◆ ФРАГМЕНТ СТРАНИЦЫ:
------------

Цезарь, доставив народу это справедливейшее удовольствие, не вспомнил никакой частной обиды, самому ему оказанной. В угождение народу сперва не отвергал даваемого ему в театрах прозвания Нерона; и когда некоторые поставили на открытых местах Нероновы изображения, то он тому не препятствовал. Клувий Руф говорит, что в Иберии получены были грамоты, которые даются в дорогу гонцам с письмами; в них имя Нерона было приложено к имени Отона. Отон, заметив, что лучшим гражданам было то неприятно, перестал оное принимать.
Таким образом, правление его утверждалось, но войско беспокоило его тем, что советовало ему беречься знатных, не верить им и угнетать их или потому, что, из приверженности к императору, в самом деле боялось за него, или искало предлог, дабы все тревожить и возмущать. Когда Отон послал Криспина для приведения из Остии семнадцатой когорты, и Криспин готовился еще ночью к отъезду и клал оружия на возы, то самые дерзкие из воинов кричали, что Криспин имел в уме своем пагубные намерения; что сенат предпринимает новые перемены; что везут оружия не для Цезаря, но против Цезаря. Эти слова были разнесены по войску и раздражали многих; одни хватались за возы, другие умертвили двух сотников и самого Криспина, которые им противились. Все, наконец, вооружились, призывали друг друга на помощь Цезарю и устремились на Рим. Узнав, что у Отона ужинало восемьдесят сенаторов, они обратились к дворцу, говоря, что уже настало время к умерщвлению Цезаревых врагов всех вместе. Город был в великом смятении, все боялись, что будет грабеж; двор был в тревоге; Отон в недоумении. Хотя он страшился за сенаторов, но сам был им страшен; он видел, что они, испуганные и безгласные, вперили взоры свои на него; из них некоторые с женами и детьми пришли к ужину. Отон послал префектов с повелением переговорить с воинами и укротить их; и в то же время велел приглашенным к ужину сенаторам выйти другими дверьми. Они едва успели вырваться сквозь воинов, которые теснились к залу и спрашивали, куда делись враги Цезаря? Отон, стоя на ложе, много говорил к успокоению их, употреблял просьбы, не щадил и слез своих и с трудом их отослал. На другой день, подарив каждому воину по тысяче двести пятьдесят драхм, он вступил в стан и, хваля войско за усердие и приверженность к нему, говорил, что некоторые из них строят козни и что они представляют с дурной стороны умеренность его и постоянство воинов. Он изъявлял желание, чтобы воины ненавидели сих зломыслящих людей и содействовали ему в отыскании их. Все одобрили его речи и просили о наказании виновных. Отон взял двух воинов, о которых никто не стал бы жалеть, когда бы они были наказаны, и удалился.

------------

◆ ВЫДЕРЖКА ИЗ ДАННЫХ:
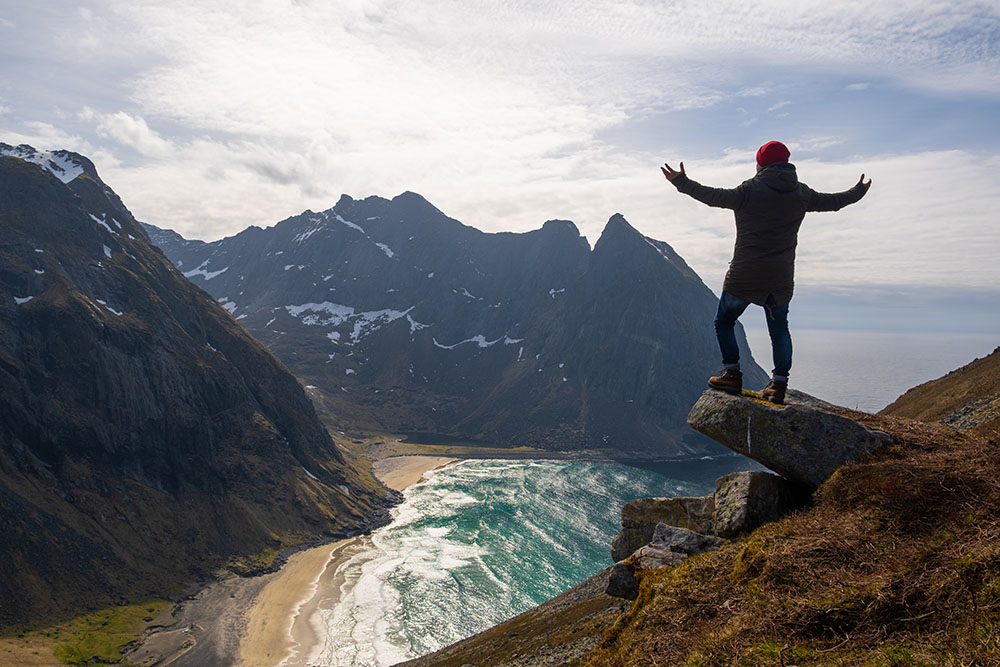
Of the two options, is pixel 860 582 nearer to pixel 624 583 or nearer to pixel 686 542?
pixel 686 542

------------

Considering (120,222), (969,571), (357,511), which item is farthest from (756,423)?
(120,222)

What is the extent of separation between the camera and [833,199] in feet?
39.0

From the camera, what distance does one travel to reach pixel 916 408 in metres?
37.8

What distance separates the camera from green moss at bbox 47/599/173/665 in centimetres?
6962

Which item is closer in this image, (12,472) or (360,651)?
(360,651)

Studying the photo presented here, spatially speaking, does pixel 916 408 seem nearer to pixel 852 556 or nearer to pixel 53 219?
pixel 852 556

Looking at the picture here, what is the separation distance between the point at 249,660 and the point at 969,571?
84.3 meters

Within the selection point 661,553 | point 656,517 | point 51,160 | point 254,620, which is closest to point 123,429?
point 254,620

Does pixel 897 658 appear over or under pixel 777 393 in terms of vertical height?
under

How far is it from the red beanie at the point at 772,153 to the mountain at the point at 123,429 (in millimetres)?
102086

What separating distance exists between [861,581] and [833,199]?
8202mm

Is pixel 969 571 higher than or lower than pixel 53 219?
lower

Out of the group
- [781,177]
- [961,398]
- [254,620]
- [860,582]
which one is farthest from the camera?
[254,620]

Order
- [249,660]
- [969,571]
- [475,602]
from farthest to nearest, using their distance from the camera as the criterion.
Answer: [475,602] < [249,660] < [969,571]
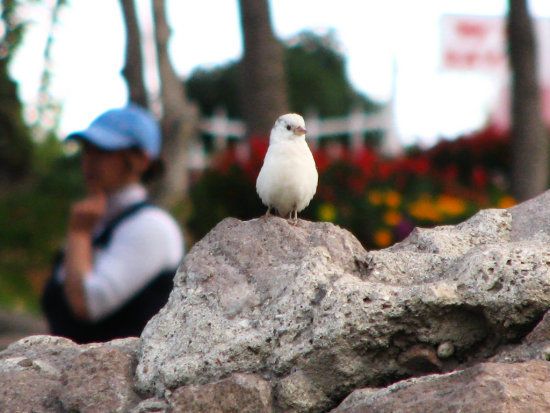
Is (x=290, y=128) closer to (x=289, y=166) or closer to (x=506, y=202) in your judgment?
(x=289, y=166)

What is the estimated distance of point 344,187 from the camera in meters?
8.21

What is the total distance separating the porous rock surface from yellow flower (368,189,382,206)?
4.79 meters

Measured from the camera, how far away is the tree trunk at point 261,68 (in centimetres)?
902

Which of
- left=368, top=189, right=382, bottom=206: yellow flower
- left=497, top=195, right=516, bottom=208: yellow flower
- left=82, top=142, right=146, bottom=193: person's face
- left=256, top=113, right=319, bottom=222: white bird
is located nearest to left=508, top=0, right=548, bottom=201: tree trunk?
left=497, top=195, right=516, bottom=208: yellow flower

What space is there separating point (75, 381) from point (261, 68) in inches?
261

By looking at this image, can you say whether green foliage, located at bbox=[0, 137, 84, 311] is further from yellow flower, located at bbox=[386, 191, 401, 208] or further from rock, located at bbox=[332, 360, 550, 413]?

------------

◆ ЗАДАНИЕ A:
Ответьте на вопросы по фрагменту об Отоне.
(i) Какое прозвание, даваемое ему в театрах, Цезарь сперва не отвергал?
(ii) Сколько сенаторов ужинало у Отона, когда воины обратились к дворцу?
(iii) Сколько драхм Отон подарил на другой день каждому воину?
◆ ЗАДАНИЕ B: Отредактируйте фрагмент об Отоне: перепишите его часть начиная со слов «Цезарь, доставив народу» вплоть до слов «перестал оное принимать.» включительно, заменив «гонцам» на «курьерам».

◆ ОТВЕТ С РАЗБОРОМ A:
(i) Прозвание Нерона.
(ii) Восемьдесят сенаторов.
(iii) Тысячу двести пятьдесят драхм.

◆ ОТВЕТ С РАЗБОРОМ B:
Цезарь, доставив народу это справедливейшее удовольствие, не вспомнил никакой частной обиды, самому ему оказанной. В угождение народу сперва не отвергал даваемого ему в театрах прозвания Нерона; и когда некоторые поставили на открытых местах Нероновы изображения, то он тому не препятствовал. Клувий Руф говорит, что в Иберии получены были грамоты, которые даются в дорогу курьерам с письмами; в них имя Нерона было приложено к имени Отона. Отон, заметив, что лучшим гражданам было то неприятно, перестал оное принимать.